> **Source extract**
Speaking of unprecedented, in the fourth quarter of 2020 gaming revenue in Macau was about 75 percent mass market, “by far the highest level on record,” as JP Morgan analysts D.S. Kim and Derek Choi noted in a recent report to investors.
This is a clear positive. A strong mass, especially among bigger spenders who drove 2020’s relatively strong finish, is good for EBITDA (earnings before interest, taxation, depreciation and amortization). It is also good because of what it implies about the future of non-gaming profit centers, like hotels, restaurants and retail.
Conversely, VIP has been weak by comparison. It was down year on year to a much greater degree than mass during the quarter, and continuing softness will be a concern. Many of the forces affecting the segment pre-date the Covid crisis, which places it squarely in the realm of the unpredictable.
Junket liquidity, for one, has surfaced as a major issue, and the fallout from the pandemic obviously has worked against that. VIP is believed to be more sensitive than mass to the ups and downs of China’s economy, and how wealthy the wealthy allow themselves to feel in that larger context. There is finally the question of how far Beijing will take its nationwide campaign to root out corruption and capital flight.
“Anti-corruption activity has a negative correlation with GGR growth, especially VIP,” the Sanford analysts noted. “Recent actions in China need to be monitored.”
“It all weighs on it,” said Bussmann. “If I’m a mainland resident going to Macau and I know there’s a watch on what my activities are, I would tend to be a little more cautious. That’s human nature. I think that until certain things are more clearly defined, VIP will be on a longer path of recovery.”
Then there’s Hong Kong, Macau’s giant sister city, largely isolated within greater China by political unrest and a stubborn recurrence of the virus dating back to the fall. Hong Kong is Macau’s second-largest source of visitors, accounting for 18 percent of 2019’s total and good for an estimated 10 percent to 15 percent of annual gaming revenue.

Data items
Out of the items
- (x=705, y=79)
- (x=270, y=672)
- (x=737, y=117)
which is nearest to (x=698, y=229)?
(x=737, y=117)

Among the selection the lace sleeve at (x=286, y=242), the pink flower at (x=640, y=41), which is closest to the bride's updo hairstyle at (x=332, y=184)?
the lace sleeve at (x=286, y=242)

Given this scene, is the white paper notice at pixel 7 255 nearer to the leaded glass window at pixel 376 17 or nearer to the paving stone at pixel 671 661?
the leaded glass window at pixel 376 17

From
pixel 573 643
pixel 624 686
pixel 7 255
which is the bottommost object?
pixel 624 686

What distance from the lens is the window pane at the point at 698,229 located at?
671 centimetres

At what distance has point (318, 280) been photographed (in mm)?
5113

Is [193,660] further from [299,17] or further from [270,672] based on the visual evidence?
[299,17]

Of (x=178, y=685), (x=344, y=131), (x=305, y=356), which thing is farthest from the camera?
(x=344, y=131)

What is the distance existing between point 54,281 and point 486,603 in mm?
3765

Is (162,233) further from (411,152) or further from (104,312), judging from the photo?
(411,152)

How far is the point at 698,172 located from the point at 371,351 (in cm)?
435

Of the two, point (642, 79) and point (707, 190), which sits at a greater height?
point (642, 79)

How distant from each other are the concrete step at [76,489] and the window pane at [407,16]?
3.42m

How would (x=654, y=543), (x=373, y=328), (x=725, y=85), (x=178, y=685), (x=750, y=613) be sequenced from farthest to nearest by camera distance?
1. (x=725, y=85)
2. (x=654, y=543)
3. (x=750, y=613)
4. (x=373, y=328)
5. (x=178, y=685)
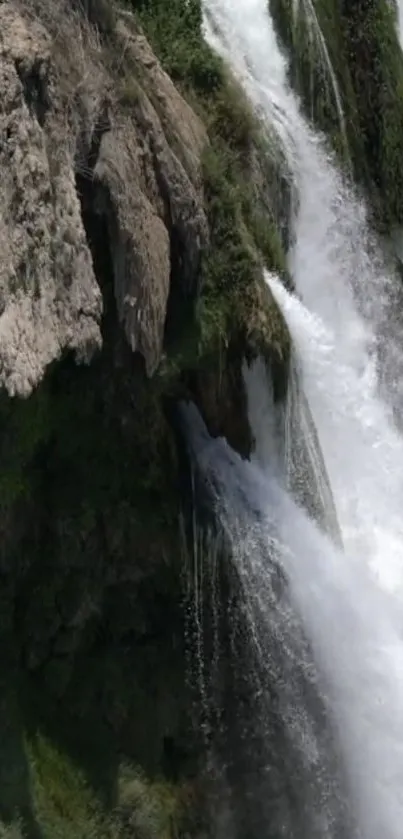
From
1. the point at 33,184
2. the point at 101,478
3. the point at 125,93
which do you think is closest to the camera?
the point at 33,184

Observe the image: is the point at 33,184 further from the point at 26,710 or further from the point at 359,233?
the point at 359,233

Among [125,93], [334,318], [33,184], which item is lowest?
[334,318]

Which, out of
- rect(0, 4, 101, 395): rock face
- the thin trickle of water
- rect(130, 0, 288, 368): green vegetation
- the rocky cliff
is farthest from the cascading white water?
rect(0, 4, 101, 395): rock face

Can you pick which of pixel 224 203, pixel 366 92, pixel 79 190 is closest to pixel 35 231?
pixel 79 190

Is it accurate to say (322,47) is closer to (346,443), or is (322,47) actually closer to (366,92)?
(366,92)

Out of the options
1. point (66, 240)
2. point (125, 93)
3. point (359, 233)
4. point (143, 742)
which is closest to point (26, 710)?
point (143, 742)
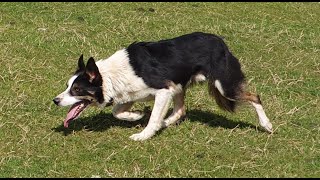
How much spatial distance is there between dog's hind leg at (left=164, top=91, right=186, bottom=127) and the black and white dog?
0.16 metres

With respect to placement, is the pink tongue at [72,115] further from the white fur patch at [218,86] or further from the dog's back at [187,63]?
the white fur patch at [218,86]

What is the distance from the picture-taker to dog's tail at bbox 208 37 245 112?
23.1ft

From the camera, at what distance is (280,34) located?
1096cm

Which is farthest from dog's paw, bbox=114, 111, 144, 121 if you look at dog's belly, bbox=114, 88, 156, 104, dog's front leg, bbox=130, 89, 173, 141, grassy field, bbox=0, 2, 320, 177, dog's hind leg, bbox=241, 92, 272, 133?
dog's hind leg, bbox=241, 92, 272, 133

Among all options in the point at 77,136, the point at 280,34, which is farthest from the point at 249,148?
the point at 280,34

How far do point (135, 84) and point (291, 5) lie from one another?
7.69 m

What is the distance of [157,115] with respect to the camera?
6973mm

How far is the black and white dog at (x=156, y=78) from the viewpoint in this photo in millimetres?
6816

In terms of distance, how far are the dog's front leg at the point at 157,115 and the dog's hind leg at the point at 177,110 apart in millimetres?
401

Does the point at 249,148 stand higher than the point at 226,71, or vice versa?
the point at 226,71

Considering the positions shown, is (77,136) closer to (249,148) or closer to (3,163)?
(3,163)

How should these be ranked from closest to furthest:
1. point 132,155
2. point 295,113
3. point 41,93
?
point 132,155 < point 295,113 < point 41,93

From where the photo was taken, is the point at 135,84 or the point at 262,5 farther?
the point at 262,5

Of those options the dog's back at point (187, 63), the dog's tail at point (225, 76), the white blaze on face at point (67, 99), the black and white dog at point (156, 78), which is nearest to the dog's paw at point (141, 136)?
the black and white dog at point (156, 78)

> **Brief 1**
Rewrite the part of the Macau gaming text that opens with the words containing "Then there’s Hong" and closes with "annual gaming revenue.", substituting "neighboring city" for "sister city".
> **Brief 2**
Resume the Macau gaming text after its last sentence.

> **Written reply 1**
Then there’s Hong Kong, Macau’s giant neighboring city, largely isolated within greater China by political unrest and a stubborn recurrence of the virus dating back to the fall. Hong Kong is Macau’s second-largest source of visitors, accounting for 18 percent of 2019’s total and good for an estimated 10 percent to 15 percent of annual gaming revenue.

> **Written reply 2**
In December, the Macau government raised the mandatory quarantine for arrivals from Hong Kong from 14 to 21 days—for all intents and purposes, a ban on travel ban—and has said it has considered admitting the territory to the travel bubble it shares with mainland China and Taiwan until local transmissions of the virus are held to zero for 14 straight days.
The Sanford analysts said they don’t expect any meaningful change in the situation before the end of the first quarter.
How Will Macau End 2021?
Heading into the start of the Lunar New Year holiday on February 12, gaming revenue forecasts for January and February range from minus-35 percent year on year (Credit Suisse) to declines of 50 percent to 65 percent (Sanford Bernstein, Stifel Nicolaus). Stifel’s Steven Wieczynski has said the first quarter could end flat with 2020 or surpass it by around 8 percent. For the year, he sees 2021 finishing in the black by 200 percent to 250 percent, or $15 billion to $18.9 billion. The Sanford group is looking toward the possibility of around $29 billion, or roughly 80 percent of 2019’s total.
The width of the spread alone is a testament to the many pieces of the Macau puzzle that have yet to assemble themselves.
Bussmann sees it as a “cautionary tale” for a market whose recovery “is going to take longer than we all thought.”
“That,” he said, “is the one constant.”